Iron deficiency is an important cause of anemia in patients with chronic kidney disease (CKD), but intravenous iron is infrequently used among patients who are not on dialysis. Ferumoxytol is a novel intravenous iron product that can be administered as a rapid injection. This Phase III trial randomly assigned 304 patients with CKD in a 3:1 ratio to two 510-mg doses of intravenous ferumoxytol within 5 +/- 3 d or 200 mg of elemental oral iron daily for 21 d. The increase in hemoglobin at day 35, the primary efficacy end point, was 0.82 +/- 1.24 g/dl with ferumoxytol and 0.16 +/- 1.02 g/dl with oral iron (P < 0.0001).
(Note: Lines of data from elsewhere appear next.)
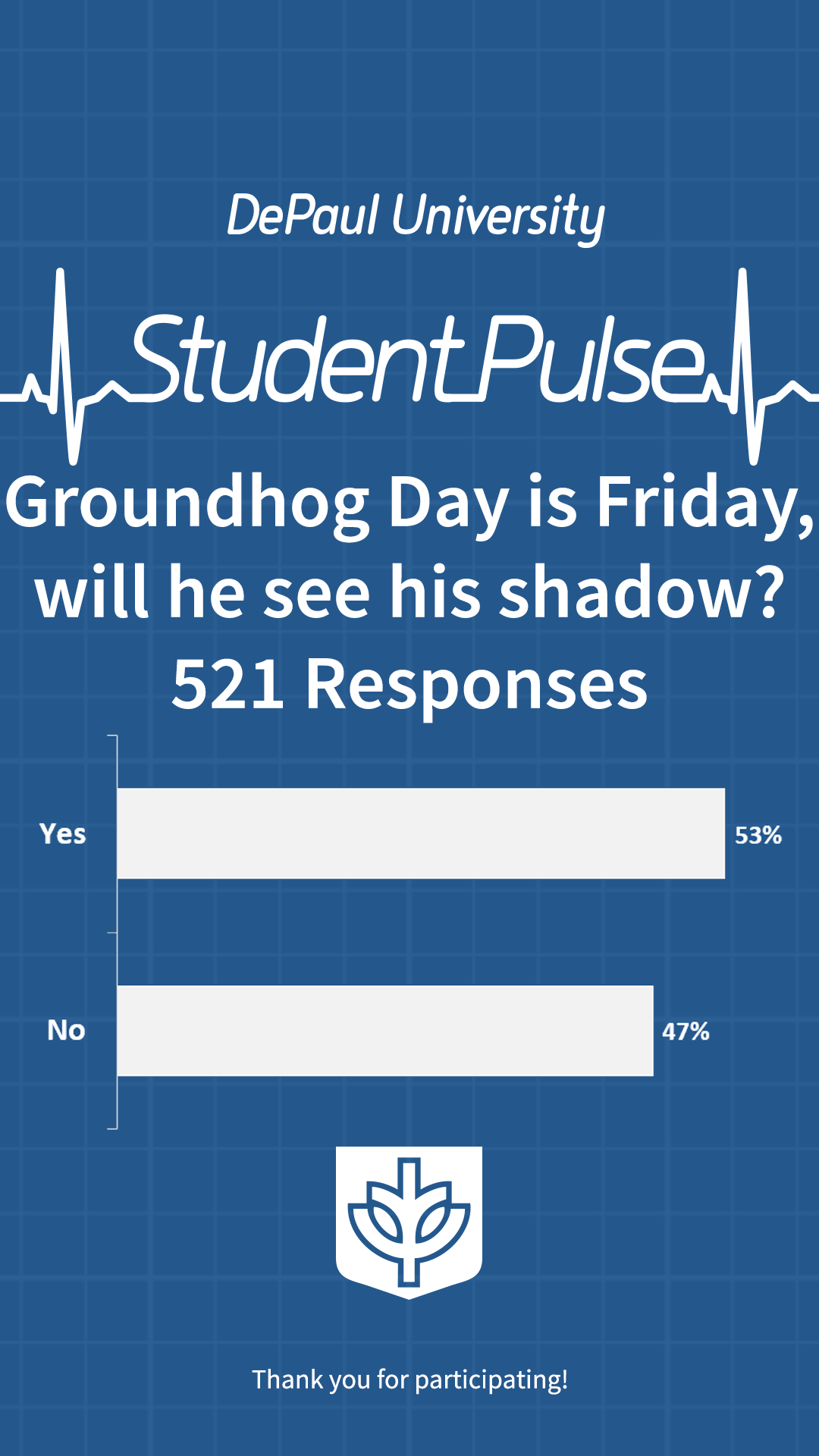 Groundhog Day is Friday, will he see his shadow?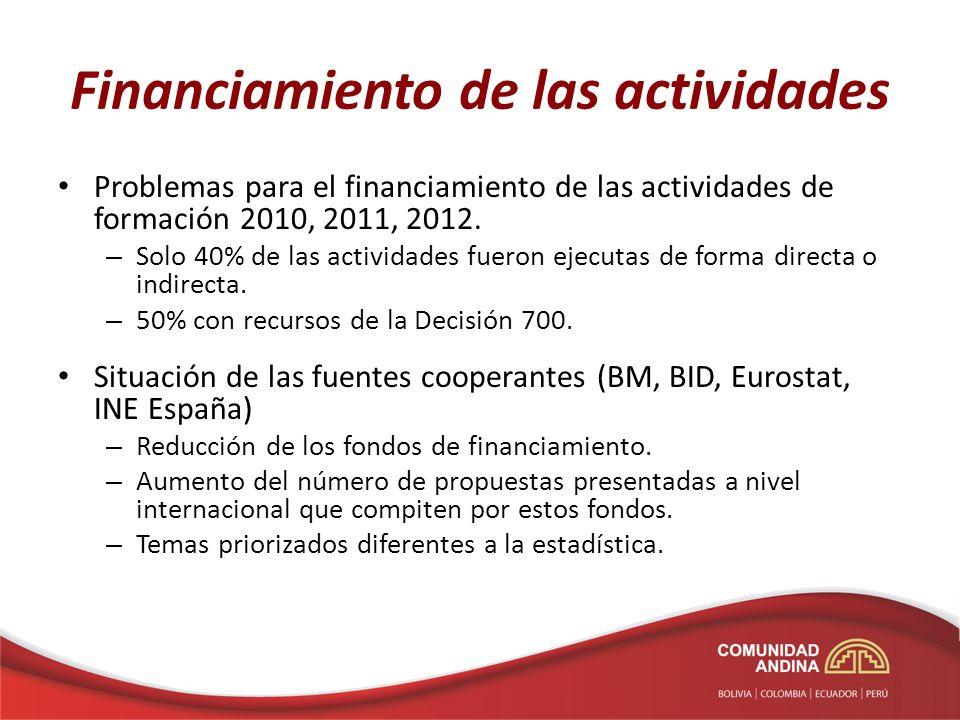 Financiamiento de las actividades Problemas para el financiamiento de las actividades de formación 2010, 2011, 2012. – Solo 40% de las actividades fue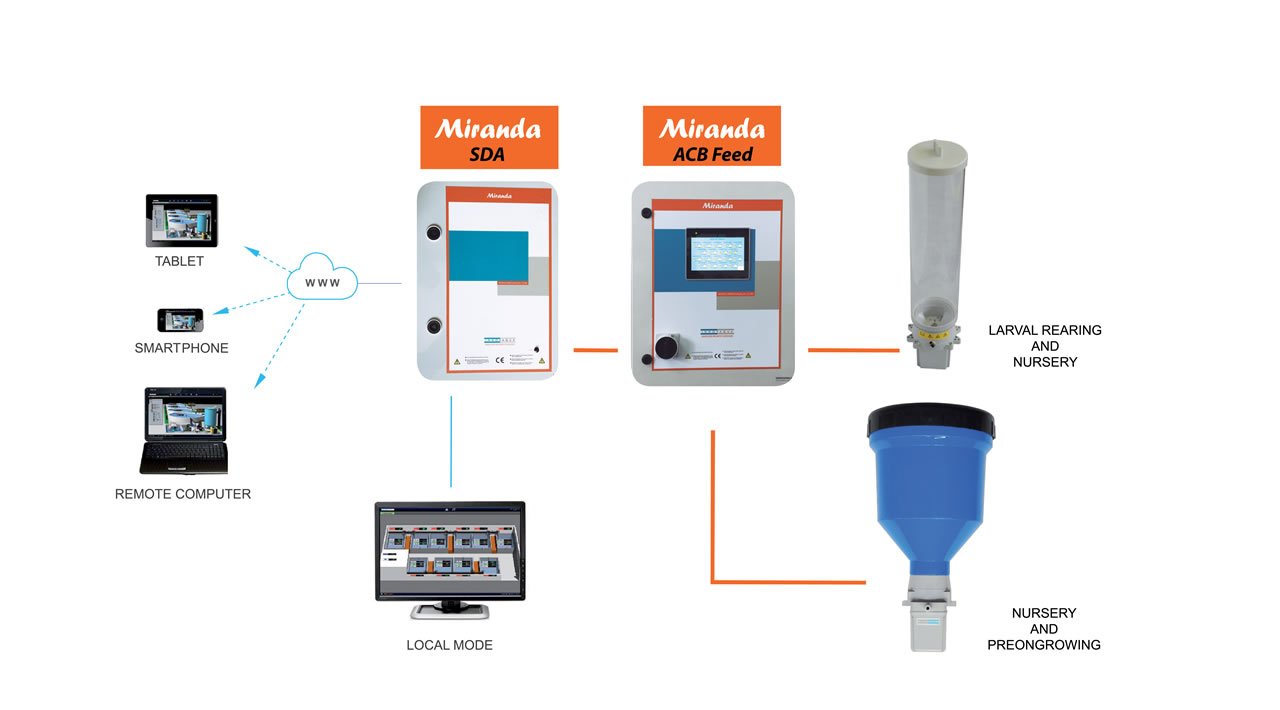 Mirafeed - Precision and Control on Feeding Technology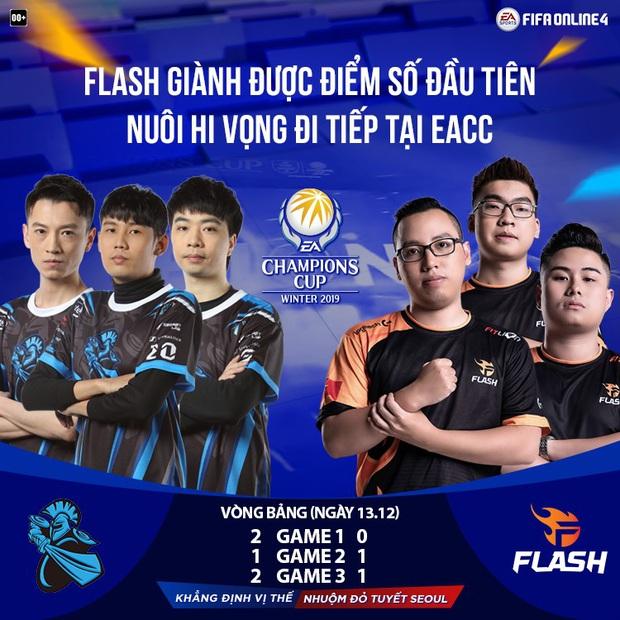 Hủy diệt đối thủ, nhà vô địch FIFA Online 4 Việt Nam chắc suất đi tiếp tại EA Champions Cup Winter 2019 - Ảnh 4.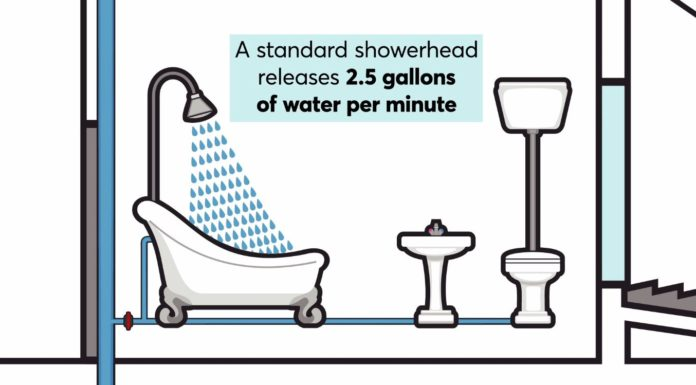 Updating a showerhead can save money on a water bill. Photo via WINK News.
Among patients who were not receiving erythropoiesis-stimulating agents, hemoglobin increased 0.62 +/- 1.02 g/dl with ferumoxytol and 0.13 +/- 0.93 g/dl with oral iron. Among patients who were receiving erythropoiesis-stimulating agents, hemoglobin increased 1.16 +/- 1.49 g/dl with ferumoxytol and 0.19 +/- 1.14 g/dl with oral iron. Treatment-related adverse events occurred in 10.6% of patients who were treated with ferumoxytol and 24.0% of those who were treated with oral iron; none was serious. In summary, a regimen of two doses of 510 mg of intravenous ferumoxytol administered rapidly within 5 +/- 3 d was well tolerated and had the intended therapeutic effect. This regimen may offer a new, efficient option to treat iron deficiency anemia in patients with CKD.